- [資料に関する設問]
1. ドラマの舞台探しを語る抜粋で、江別を探す手がかりになった情報は何ですか。
2. ドラマの舞台探しを語る抜粋の最後の文に続く部分を書いてください。

- [抜粋]
▶
このドラマは、ひとつの風景との出会いから始まりました。
その風景とは、石狩川に浮かぶ小舟とその奥に見える古い工場のけむりでした。
2008年12月。
私は、今年(2009年)のドラマの舞台をどこに設定しようかと迷っていました。
その段階で決めていたことは、父と息子の物語を作ってみようということだけでした。
その父と子は、どんなところで暮らしていたのか。私は、その場所を探していたのです。
2008年に制作したドラマ「歓喜の歌」は小樽を舞台としました。
でも、監督とカメラマンは観光地として有名な小樽運河などはいっさい登場させず、南小樽の古びた情緒ある町並みや、海の見える坂など、地味な風景だけでまとめたので、道外の人が見たら、それが北海道の町であることさえ分からなかったかもしれません。それでも、どこだか分からないけれど住んでみたいと思わせるほど情緒に溢れた映像で綴ることが出来ていました。
その手ごたえから、今回は、北海道的な大自然や旅情を誘うエキゾチックな風景からは最初から離れて、札幌近郊に場所を求めていたのです。
そして、出会ったのが江別の石狩川でした。
手がかりは、江別に漁協があるという情報でした。
海の無い江別になぜ漁協があるのかという驚きが先に立ちました。
でもその驚きは、石狩川が在ることを教えられた瞬間に氷解しました。
◀
- [データ部]
▶
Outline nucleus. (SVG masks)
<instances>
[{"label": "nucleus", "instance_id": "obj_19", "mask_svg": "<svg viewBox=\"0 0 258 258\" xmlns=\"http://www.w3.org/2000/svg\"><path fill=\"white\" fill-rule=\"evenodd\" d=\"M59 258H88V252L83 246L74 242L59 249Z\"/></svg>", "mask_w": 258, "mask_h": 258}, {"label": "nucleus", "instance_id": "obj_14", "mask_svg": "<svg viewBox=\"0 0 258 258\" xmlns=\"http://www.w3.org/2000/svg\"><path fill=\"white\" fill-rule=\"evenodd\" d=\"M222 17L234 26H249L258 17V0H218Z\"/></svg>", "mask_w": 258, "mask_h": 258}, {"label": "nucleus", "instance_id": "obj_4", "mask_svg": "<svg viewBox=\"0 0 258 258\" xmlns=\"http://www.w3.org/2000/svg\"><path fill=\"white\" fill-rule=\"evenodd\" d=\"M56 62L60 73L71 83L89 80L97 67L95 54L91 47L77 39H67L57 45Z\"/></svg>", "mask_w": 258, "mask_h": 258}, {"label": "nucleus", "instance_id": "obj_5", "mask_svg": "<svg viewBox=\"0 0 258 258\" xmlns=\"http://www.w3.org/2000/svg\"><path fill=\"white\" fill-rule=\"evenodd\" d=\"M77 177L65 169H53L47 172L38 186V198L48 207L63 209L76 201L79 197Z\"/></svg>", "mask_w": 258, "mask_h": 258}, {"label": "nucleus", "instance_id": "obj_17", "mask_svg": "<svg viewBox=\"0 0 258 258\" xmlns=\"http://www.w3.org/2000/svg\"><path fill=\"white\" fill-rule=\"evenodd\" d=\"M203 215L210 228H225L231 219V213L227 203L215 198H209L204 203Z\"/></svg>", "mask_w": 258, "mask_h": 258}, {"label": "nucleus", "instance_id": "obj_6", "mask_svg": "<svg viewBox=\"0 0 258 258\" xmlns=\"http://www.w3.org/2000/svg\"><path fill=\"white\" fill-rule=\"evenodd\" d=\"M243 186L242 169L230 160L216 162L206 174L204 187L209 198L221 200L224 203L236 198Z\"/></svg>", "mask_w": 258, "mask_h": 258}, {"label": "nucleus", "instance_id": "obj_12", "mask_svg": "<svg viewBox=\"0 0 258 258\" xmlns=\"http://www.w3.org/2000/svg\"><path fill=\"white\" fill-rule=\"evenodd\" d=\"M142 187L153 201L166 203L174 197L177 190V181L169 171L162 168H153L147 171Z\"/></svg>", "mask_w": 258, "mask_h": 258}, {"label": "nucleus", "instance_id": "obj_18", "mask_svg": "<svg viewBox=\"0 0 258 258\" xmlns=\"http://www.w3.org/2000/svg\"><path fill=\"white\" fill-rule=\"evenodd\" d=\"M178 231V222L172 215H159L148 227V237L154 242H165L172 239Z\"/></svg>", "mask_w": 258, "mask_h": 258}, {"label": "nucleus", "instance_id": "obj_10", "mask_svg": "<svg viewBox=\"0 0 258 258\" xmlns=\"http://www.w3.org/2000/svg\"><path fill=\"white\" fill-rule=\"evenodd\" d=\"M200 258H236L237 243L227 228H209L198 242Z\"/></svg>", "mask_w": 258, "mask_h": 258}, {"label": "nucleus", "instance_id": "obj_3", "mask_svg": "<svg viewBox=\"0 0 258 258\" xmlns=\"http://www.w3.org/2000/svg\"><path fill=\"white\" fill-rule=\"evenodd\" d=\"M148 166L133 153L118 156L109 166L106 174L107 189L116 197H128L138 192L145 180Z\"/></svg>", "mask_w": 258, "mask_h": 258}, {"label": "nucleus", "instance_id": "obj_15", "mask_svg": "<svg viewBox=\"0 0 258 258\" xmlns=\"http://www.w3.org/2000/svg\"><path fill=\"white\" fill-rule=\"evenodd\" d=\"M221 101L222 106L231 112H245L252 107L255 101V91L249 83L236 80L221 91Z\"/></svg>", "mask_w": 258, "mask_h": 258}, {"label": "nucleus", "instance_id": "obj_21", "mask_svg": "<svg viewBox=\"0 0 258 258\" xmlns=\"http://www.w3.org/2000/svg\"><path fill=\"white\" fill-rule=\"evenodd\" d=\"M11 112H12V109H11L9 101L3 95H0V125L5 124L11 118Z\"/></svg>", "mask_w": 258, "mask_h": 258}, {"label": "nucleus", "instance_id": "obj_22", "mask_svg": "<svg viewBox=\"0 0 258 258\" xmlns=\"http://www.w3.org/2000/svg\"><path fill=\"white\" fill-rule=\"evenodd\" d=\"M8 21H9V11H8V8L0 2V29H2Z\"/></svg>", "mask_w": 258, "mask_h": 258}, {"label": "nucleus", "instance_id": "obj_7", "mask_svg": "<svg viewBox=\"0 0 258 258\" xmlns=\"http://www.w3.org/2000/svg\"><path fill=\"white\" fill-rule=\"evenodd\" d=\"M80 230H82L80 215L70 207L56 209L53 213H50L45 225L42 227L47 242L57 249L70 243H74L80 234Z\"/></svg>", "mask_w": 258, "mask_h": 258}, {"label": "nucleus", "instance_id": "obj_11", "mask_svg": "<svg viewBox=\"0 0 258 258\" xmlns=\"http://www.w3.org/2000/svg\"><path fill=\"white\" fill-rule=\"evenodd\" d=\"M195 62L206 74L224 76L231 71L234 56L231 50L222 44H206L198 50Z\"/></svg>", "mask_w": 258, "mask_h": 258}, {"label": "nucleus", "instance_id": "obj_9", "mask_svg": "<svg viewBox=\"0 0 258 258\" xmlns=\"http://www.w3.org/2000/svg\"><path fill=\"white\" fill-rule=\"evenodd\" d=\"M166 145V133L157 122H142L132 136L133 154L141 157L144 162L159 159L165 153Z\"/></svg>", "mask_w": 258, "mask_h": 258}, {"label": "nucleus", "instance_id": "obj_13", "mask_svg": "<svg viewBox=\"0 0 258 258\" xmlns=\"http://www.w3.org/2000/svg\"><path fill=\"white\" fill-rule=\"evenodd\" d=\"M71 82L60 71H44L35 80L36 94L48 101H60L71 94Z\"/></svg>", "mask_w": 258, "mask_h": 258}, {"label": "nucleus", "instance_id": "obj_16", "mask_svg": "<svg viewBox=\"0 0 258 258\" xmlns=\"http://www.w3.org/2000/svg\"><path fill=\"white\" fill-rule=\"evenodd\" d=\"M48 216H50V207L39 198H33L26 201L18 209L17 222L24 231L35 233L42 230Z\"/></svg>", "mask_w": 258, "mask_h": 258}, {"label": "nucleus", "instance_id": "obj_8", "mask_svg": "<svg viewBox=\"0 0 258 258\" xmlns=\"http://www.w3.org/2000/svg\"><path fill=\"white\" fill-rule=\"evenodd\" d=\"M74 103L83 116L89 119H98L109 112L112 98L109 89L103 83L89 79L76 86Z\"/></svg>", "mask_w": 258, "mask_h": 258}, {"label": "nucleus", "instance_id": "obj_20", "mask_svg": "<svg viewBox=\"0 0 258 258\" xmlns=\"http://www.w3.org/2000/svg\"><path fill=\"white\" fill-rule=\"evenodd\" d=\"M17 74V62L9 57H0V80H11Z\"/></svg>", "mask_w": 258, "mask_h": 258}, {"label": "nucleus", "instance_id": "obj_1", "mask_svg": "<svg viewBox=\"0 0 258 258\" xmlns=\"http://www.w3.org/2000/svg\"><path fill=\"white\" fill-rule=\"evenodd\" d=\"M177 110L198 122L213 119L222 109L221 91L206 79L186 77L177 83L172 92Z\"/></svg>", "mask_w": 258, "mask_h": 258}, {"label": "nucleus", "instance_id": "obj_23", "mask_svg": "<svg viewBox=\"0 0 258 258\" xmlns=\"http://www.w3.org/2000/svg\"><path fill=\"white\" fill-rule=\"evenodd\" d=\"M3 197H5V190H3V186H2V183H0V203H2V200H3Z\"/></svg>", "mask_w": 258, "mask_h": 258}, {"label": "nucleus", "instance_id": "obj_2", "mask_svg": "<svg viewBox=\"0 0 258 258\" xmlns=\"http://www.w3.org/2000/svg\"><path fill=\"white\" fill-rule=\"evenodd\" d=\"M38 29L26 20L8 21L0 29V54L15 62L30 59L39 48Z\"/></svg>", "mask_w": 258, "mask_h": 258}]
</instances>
◀
- [演習の解答]
1. 江別に漁協があるという情報です。

2.
明治の初めの入植当時から続いている漁法でヤツメウナギを採っている漁民がいるのです。
私の知人が、何日か前に偶然舟を見たというので、車で案内してもらうことにしました。
時刻はすでに夕刻になっていましたが、工場団地の通りを抜けて土手に出ると、眼下に川幅の広い石狩川が見えました。
その土手から河川敷に降りていくと、風景は、にわかに一変しました。
あたりには漠々たる葦の原が広がり、喧騒は嘘のように消え、どこまでもしんと静まっているのでした。
振り返っても土手の壁に阻まれて町の姿はもう見えませんでした。
川に向かって歩くと、やがて岸近くに漁師小屋のようなものが見え、その小屋の周りに、大きな鳥かごのような漁具らしきものが幾つも幾つも並べてありました。
さらに、川に向かって歩を進めていくと、
果たして、水路の上に漁師の小舟が浮いていました。
私は、水に浮く木製の小舟を見ながら、気持ちがほっとしていく自分に気づきました。
誰もいない河川敷の水路の上に小舟が浮いている。そして、なによりその舟は人の暮らしの証。その時、その景色の奥に、製紙工場の煙突から昇る白い煙が見えたのです。
その風景の中で、私は、この場所をドラマの舞台にしようと決めました。
父親は、石狩川で生計を立てる漁師。
息子は、息子の事情でその町を出て行き、以来、音沙汰を断つ。
それから長い時間が過ぎ、ある日、この息子は不意にこの町へ戻ってくるのです。
暮らしている環境は、ある意味で人の人生を決定づけるものです。
そう考えるなら、親子が暮らしたであろう場所にこそ、ドラマは潜んでいるのかもしれない。親と子の関係も偶然という運命が導いたものなら、どこに生まれ、どこでどう暮らしをたてるのかというのもまた、自分の意のままならぬ、運命の導くものだと思うからです。
ならば、その場所に潜んでいるドラマを脚本家はどう掘り起こすのか。
そう思うと楽しみになってきました。
その想いだけを持って、私は、劇作家の青木豪さんに、脚本を依頼しました。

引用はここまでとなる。